# DOCUMENT
-- Start --
5 Irish Travel Tips No One Bothered to Tell You… Until Now

Sometimes it’s the little details that set a trip on the right track. Here are five tips experienced travelers know but never learned from guidebooks…

You’ll need power for that shower

The pump and water heater for Irish showers are often housed in an in-shower device that provides consistent heat and pressure. For safety, the power is often turned on by a cord from the ceiling or a light switch that may be placed outside the bathroom door. When you arrive, be sure to check the system to make sure you understand how to use it.

There’s a another side to asking for a ride

In some parts of the Emerald Isle, the word “ride” has a naughty connotation. You might surprise your Irish hosts when you ask, “can I get a ride?” Instead, request a lift or a drive. And if the word “ride” crosses your lips, don’t let on that you know this tidbit… you’ll only end up sounding like you truly have a dirty mind.

By the way, telling some one you’ll “pick them up” means you will literally lift them into the air, so say “collect” or “give a lift” (I know, “give a lift” sounds a lot like picking someone up in the air, but trust me, “give a lift” is a better choice).

Now, if you can only remember to say chips instead of fries and crisps rather than chips and half-seven over seven-thirty and avoid “top o’ the mornin’,” you’ll nearly be talking like a native.

What do you mean… you want a Tyme machine

Time travel hasn’t hit Ireland yet, so asking for a Tyme Machine may prompt curious looks. If you’re on the hunt for cash from an Automated Teller Machine, avoid using the term “Tyme Machine” which is popular in some parts of the US.  Instead, ask for the “hole in the wall” or the “money machine” or “cash point” or “automated bank machine” or hold up your debit card and ask “I need to get cash out of a machine.”
-- End --
# DIRECTION 1
Write out the part of the Irish travel tips between "5 Irish Travel" and "how to use it.", inclusive, with no changes.
The Irish travel tips and the records have nothing to do with each other.

# PROVIDED DATA
-- Start --
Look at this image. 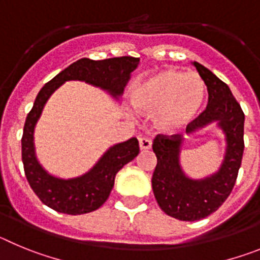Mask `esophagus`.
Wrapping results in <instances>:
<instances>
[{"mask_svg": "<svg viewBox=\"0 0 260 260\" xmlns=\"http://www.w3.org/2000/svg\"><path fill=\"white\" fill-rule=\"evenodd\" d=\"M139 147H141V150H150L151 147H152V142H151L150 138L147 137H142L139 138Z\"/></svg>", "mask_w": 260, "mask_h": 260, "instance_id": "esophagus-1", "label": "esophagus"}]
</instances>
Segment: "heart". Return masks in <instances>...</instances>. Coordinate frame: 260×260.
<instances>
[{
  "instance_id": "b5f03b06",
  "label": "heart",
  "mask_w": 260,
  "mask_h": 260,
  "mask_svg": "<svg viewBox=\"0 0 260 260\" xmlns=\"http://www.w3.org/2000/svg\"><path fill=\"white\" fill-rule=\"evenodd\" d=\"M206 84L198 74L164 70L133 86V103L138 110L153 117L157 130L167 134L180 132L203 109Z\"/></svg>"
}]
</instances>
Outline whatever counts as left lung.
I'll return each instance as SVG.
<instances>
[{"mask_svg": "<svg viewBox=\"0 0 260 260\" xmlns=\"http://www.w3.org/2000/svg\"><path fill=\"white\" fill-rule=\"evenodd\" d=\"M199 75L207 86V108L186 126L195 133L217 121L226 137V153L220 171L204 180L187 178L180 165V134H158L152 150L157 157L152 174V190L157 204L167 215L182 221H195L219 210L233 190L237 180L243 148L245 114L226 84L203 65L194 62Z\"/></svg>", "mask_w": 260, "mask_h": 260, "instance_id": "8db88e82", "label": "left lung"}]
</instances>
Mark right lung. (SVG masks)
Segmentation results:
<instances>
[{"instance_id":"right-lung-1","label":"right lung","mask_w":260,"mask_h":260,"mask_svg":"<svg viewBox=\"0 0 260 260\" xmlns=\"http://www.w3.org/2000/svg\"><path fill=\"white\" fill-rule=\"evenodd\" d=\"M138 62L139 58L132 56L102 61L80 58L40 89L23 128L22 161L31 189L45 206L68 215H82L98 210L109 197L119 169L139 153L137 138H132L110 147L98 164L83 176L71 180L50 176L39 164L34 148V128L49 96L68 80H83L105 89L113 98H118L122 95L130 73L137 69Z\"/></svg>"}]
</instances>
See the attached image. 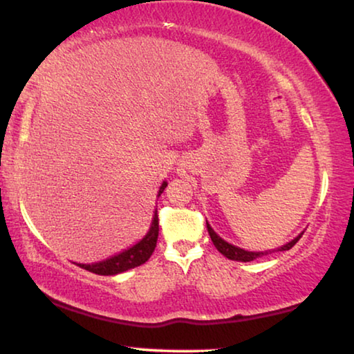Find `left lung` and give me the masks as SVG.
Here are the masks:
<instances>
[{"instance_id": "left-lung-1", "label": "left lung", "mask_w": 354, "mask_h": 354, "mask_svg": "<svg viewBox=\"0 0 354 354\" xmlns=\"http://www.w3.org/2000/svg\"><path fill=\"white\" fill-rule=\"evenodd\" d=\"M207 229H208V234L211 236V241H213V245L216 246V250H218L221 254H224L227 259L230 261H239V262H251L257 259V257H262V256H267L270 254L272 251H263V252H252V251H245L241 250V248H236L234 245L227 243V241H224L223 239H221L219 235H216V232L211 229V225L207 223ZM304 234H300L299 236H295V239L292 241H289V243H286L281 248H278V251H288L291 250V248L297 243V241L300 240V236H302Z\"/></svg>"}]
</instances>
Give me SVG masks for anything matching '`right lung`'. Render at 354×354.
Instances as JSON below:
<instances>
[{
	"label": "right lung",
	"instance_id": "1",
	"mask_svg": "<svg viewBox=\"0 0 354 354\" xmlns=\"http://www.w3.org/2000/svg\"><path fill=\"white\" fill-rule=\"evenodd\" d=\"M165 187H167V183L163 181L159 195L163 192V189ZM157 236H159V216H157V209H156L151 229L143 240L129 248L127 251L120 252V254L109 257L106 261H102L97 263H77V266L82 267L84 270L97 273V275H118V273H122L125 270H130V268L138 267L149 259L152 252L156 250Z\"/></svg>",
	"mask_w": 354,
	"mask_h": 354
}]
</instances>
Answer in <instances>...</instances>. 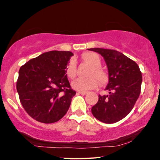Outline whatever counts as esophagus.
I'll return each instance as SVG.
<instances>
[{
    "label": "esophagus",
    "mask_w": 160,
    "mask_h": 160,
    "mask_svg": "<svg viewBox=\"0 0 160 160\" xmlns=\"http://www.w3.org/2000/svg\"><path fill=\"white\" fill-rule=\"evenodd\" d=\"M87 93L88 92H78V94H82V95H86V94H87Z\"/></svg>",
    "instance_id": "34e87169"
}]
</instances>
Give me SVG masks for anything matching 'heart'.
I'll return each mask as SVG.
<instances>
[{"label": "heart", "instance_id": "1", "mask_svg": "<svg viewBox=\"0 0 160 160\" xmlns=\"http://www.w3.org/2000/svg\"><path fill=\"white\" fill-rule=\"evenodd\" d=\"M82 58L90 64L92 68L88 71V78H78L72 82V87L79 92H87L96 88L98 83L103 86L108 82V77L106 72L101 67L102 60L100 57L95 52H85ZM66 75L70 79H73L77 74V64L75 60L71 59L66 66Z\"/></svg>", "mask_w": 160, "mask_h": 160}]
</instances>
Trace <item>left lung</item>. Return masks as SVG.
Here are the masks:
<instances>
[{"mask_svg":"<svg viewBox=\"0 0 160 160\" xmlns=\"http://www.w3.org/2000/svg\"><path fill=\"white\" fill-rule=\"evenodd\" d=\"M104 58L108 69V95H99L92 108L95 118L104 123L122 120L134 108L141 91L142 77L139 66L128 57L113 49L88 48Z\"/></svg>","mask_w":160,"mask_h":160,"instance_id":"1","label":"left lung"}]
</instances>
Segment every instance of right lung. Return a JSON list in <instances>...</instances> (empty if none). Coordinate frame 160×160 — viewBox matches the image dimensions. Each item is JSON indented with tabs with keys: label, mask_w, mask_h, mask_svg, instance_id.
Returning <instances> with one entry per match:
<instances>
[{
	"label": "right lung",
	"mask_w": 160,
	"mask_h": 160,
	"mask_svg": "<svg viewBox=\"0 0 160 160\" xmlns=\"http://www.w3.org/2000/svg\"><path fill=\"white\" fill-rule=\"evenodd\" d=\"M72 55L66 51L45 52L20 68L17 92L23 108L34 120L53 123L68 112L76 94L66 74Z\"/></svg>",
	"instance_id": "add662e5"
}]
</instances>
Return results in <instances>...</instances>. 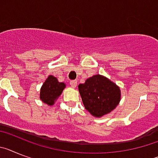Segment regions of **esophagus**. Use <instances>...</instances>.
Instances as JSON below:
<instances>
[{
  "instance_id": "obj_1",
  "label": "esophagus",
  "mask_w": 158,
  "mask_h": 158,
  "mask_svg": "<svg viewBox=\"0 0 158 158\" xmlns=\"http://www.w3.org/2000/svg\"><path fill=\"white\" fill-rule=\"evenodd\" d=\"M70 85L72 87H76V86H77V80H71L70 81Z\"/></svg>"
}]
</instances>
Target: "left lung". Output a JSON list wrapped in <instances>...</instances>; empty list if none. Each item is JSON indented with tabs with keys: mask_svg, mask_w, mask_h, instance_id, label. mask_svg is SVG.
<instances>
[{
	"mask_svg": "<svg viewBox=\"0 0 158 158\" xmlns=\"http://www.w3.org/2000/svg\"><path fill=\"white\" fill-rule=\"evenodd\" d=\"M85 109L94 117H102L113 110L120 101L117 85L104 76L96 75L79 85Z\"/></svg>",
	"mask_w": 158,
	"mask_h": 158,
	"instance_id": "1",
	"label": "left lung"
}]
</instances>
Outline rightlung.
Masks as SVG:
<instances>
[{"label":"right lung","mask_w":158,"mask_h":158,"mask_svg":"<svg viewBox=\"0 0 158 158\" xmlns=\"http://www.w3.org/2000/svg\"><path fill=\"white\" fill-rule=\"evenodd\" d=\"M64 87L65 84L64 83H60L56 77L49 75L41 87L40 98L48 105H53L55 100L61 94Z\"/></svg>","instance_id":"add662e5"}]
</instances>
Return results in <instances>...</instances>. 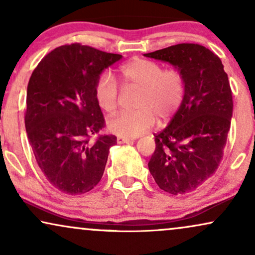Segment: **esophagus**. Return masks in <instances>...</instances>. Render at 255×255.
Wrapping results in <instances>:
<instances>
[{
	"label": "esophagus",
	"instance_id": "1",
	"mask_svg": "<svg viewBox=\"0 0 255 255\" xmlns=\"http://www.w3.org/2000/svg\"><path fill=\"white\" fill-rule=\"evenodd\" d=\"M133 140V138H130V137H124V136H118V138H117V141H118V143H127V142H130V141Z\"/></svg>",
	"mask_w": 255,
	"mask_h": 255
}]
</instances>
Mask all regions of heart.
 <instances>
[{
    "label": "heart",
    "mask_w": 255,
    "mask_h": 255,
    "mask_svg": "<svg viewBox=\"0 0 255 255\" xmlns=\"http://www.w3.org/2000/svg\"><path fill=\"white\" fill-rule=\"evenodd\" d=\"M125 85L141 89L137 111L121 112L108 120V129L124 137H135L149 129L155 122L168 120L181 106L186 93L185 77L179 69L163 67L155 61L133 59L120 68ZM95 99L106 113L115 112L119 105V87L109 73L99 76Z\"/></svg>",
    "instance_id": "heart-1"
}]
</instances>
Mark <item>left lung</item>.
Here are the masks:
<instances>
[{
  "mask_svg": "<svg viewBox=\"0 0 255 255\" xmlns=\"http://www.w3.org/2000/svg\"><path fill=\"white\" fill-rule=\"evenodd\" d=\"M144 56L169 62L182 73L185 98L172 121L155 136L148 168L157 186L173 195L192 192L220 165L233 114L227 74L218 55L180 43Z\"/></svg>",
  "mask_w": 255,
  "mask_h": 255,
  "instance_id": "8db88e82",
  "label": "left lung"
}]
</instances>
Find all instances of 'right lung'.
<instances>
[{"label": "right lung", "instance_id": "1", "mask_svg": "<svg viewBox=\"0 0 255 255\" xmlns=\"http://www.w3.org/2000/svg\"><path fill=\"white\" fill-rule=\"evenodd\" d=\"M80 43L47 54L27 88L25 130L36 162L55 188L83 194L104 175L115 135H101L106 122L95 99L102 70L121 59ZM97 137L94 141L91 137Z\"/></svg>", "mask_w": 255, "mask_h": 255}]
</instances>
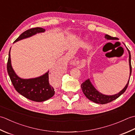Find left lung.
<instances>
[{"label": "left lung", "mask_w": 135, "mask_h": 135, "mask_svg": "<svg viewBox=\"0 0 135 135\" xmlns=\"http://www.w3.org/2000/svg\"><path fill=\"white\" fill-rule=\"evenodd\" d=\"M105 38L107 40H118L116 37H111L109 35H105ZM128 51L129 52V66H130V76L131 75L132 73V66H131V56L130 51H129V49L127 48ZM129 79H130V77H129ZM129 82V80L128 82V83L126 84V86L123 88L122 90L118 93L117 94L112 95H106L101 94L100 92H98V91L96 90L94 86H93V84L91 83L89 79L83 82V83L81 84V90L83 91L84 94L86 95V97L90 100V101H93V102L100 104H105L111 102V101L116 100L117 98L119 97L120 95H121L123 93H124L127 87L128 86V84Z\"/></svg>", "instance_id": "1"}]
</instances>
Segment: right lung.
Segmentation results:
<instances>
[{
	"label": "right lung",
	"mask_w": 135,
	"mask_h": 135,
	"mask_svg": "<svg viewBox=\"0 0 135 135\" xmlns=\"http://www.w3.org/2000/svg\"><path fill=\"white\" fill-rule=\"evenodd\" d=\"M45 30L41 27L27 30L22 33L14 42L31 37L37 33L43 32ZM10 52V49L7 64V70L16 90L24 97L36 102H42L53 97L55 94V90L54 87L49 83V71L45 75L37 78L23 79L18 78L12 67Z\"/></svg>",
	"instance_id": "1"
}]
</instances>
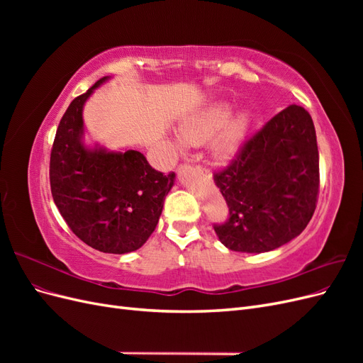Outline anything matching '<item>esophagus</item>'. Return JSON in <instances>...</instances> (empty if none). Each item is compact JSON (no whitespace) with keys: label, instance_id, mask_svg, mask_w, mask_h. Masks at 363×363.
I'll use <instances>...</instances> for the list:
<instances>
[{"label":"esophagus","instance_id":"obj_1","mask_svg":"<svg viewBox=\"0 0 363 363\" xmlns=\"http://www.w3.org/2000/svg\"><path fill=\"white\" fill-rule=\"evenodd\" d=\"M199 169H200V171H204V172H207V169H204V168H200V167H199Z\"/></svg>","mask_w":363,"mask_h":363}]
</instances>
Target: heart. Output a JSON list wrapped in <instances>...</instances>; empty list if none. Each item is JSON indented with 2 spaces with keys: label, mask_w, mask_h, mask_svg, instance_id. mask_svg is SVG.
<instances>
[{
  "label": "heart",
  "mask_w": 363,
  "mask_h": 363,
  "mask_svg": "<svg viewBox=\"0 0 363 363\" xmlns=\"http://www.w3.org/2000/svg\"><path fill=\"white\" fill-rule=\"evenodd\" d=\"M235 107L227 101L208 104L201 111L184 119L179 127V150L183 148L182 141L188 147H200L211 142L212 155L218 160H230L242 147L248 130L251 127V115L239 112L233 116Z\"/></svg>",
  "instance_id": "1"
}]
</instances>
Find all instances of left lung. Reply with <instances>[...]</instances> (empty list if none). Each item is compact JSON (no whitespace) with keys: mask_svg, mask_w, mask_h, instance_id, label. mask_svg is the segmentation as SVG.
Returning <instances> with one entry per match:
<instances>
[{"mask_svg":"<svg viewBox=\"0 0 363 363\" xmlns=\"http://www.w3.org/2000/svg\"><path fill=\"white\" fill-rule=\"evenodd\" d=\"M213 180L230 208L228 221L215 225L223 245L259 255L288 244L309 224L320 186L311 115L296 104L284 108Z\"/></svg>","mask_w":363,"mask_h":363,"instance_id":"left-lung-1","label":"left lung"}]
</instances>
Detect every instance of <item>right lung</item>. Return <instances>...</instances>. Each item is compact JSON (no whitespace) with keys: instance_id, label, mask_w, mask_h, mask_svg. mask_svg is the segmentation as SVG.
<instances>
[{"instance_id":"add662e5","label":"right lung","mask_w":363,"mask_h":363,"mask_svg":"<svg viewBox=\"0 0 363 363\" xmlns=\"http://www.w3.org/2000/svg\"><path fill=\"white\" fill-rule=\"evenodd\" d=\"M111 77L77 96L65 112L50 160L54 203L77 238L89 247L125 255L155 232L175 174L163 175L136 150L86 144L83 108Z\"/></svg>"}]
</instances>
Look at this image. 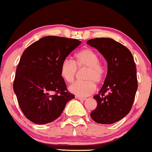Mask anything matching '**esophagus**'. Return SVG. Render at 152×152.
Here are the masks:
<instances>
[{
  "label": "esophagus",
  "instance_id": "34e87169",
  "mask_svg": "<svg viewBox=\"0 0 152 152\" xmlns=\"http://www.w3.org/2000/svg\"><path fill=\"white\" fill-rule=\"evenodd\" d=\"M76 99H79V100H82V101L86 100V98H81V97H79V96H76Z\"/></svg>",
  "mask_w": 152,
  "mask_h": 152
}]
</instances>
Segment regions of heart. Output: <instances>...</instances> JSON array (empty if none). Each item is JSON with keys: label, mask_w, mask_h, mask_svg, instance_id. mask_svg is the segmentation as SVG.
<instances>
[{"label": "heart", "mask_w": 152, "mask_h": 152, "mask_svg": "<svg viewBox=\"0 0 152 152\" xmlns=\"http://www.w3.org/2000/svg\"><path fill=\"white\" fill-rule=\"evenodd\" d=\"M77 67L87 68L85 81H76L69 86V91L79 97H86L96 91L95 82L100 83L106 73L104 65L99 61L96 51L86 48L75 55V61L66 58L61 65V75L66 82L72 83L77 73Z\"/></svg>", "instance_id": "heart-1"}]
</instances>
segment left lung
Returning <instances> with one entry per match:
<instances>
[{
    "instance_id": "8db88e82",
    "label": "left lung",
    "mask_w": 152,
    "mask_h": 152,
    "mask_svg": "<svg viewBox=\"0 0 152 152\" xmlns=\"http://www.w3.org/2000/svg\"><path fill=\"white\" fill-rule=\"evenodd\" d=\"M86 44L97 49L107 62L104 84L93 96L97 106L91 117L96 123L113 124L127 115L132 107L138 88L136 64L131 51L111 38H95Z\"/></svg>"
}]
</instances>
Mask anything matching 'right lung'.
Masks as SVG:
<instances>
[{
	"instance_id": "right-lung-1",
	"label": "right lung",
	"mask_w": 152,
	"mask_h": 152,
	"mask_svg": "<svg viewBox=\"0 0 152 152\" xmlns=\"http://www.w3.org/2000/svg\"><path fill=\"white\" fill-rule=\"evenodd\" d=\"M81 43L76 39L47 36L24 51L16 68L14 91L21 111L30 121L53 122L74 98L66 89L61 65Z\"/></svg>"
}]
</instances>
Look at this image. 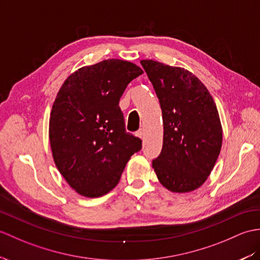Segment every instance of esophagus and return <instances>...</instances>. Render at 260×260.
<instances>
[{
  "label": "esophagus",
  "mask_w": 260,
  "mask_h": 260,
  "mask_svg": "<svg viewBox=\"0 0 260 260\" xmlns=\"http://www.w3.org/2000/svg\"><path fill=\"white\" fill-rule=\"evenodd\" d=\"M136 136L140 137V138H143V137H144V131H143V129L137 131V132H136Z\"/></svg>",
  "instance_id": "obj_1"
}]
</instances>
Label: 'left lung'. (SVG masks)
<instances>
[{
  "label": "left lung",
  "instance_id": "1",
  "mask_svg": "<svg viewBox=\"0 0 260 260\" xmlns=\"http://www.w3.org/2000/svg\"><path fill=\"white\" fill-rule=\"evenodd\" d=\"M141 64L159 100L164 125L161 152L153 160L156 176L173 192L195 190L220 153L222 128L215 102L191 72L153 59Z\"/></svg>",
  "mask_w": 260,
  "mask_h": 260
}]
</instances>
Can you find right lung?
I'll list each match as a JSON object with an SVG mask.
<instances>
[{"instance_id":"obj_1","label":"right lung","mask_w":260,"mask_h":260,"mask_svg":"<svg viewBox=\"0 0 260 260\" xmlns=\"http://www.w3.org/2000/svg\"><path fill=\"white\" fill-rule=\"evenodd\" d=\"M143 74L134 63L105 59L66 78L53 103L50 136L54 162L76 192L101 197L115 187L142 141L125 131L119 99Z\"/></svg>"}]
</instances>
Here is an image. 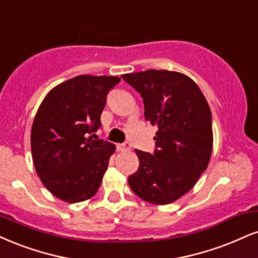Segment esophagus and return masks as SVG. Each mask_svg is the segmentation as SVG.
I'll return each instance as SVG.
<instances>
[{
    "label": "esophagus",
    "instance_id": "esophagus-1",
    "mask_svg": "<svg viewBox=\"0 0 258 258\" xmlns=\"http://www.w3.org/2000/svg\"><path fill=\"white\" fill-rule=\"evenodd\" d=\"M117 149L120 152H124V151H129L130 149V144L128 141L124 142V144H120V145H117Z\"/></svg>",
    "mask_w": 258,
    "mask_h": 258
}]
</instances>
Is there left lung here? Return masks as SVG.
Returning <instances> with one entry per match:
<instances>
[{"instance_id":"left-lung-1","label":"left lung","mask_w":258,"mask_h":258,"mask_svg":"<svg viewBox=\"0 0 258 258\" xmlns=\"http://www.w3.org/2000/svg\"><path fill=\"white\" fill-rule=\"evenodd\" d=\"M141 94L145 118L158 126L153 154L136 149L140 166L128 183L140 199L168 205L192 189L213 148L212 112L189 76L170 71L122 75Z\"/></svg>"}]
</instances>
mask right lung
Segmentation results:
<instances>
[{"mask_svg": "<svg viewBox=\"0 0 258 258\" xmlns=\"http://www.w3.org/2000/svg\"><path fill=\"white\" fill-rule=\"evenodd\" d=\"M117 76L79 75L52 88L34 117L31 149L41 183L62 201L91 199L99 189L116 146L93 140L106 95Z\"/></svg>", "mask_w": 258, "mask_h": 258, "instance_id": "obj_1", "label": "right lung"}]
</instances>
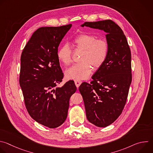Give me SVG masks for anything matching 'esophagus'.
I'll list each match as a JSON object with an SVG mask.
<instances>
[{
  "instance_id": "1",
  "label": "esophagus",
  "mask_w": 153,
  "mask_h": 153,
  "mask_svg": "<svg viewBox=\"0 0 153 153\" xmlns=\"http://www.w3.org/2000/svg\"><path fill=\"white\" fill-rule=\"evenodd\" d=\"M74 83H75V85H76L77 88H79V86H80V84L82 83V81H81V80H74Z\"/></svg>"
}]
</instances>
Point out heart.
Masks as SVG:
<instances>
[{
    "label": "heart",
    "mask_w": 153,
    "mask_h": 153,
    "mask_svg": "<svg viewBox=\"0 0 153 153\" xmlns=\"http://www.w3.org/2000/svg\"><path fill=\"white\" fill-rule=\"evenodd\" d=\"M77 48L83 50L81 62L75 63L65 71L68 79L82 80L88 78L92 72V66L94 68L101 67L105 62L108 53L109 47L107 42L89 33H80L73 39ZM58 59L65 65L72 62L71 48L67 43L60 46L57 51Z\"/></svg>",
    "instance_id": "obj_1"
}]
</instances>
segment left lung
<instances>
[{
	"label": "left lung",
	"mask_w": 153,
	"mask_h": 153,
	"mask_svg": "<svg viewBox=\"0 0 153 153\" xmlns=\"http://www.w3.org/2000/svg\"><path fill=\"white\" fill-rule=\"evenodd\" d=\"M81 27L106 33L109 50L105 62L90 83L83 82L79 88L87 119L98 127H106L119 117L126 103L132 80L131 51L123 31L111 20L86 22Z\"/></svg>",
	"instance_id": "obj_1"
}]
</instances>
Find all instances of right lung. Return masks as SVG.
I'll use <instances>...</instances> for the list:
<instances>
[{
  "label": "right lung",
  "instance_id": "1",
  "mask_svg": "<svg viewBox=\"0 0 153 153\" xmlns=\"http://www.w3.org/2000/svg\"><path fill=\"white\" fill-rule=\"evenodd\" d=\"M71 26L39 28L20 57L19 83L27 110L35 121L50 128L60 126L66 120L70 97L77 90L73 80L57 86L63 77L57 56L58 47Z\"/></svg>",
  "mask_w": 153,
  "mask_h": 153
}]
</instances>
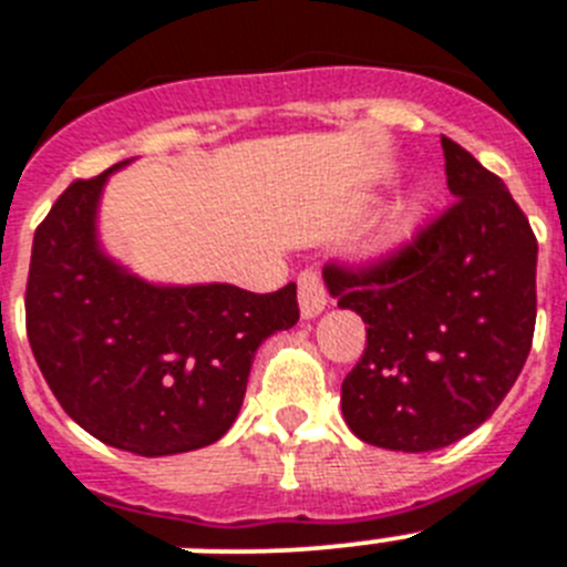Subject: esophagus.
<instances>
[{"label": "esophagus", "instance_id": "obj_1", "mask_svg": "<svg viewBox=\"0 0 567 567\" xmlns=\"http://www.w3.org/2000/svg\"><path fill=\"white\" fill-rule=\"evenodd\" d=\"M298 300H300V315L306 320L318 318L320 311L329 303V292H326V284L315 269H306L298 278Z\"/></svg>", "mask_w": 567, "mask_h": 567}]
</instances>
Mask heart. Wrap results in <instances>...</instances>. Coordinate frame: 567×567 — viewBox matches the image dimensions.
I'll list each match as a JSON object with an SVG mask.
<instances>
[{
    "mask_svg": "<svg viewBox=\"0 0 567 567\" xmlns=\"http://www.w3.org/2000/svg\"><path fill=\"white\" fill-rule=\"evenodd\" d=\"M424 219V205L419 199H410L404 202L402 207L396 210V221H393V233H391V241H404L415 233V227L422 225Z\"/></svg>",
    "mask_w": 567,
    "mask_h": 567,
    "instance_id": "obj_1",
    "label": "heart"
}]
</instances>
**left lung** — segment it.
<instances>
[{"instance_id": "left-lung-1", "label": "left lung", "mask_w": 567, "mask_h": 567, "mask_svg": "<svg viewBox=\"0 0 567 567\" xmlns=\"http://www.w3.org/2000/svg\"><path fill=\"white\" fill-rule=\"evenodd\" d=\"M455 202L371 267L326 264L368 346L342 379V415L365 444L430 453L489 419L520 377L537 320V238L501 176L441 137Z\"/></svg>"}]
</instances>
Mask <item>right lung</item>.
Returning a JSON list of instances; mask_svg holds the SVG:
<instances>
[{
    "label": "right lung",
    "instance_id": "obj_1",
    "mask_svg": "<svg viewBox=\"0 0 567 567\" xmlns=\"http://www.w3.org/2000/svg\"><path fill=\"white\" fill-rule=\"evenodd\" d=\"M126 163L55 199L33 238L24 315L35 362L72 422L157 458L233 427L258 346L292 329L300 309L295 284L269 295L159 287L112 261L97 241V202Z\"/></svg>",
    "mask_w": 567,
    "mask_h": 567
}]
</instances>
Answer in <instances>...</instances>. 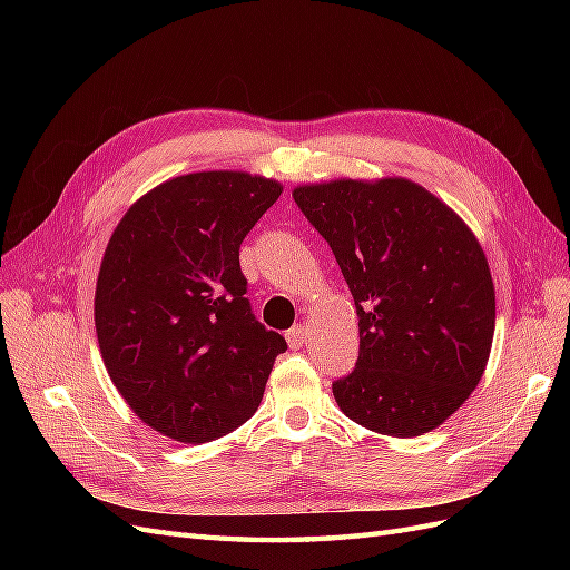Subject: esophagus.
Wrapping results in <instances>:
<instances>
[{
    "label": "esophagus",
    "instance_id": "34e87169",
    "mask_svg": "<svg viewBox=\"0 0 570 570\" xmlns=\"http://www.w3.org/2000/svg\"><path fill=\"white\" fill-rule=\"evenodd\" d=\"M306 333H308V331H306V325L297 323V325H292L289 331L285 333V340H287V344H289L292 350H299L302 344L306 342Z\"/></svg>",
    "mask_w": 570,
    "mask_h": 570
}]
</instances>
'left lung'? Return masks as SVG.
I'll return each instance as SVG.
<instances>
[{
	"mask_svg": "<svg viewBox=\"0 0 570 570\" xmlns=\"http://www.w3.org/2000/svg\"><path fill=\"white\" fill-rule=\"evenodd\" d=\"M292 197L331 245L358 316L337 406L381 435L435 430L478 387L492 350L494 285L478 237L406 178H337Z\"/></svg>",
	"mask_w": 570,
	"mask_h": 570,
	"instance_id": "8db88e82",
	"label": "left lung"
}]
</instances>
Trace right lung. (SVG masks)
-- End --
# DIRECTION 2
Pull out every line of the records that contains the string "Target", matching case exactly, and copy each one unchanged.

# RIGHT ANSWER 1
5 Irish Travel Tips No One Bothered to Tell You… Until Now

Sometimes it’s the little details that set a trip on the right track. Here are five tips experienced travelers know but never learned from guidebooks…

You’ll need power for that shower

The pump and water heater for Irish showers are often housed in an in-shower device that provides consistent heat and pressure. For safety, the power is often turned on by a cord from the ceiling or a light switch that may be placed outside the bathroom door. When you arrive, be sure to check the system to make sure you understand how to use it.

# RIGHT ANSWER 2
Target: "left lung". Output a JSON list wrapped in <instances>...</instances>; empty list if none. Each item is JSON indented with tabs with keys: mask_svg, mask_w, mask_h, instance_id, label. mask_svg is SVG.
Target: heart. Output a JSON list wrapped in <instances>...</instances>; empty list if none. Each item is JSON indented with 2 spaces with keys: label, mask_w, mask_h, mask_svg, instance_id. mask_svg is SVG.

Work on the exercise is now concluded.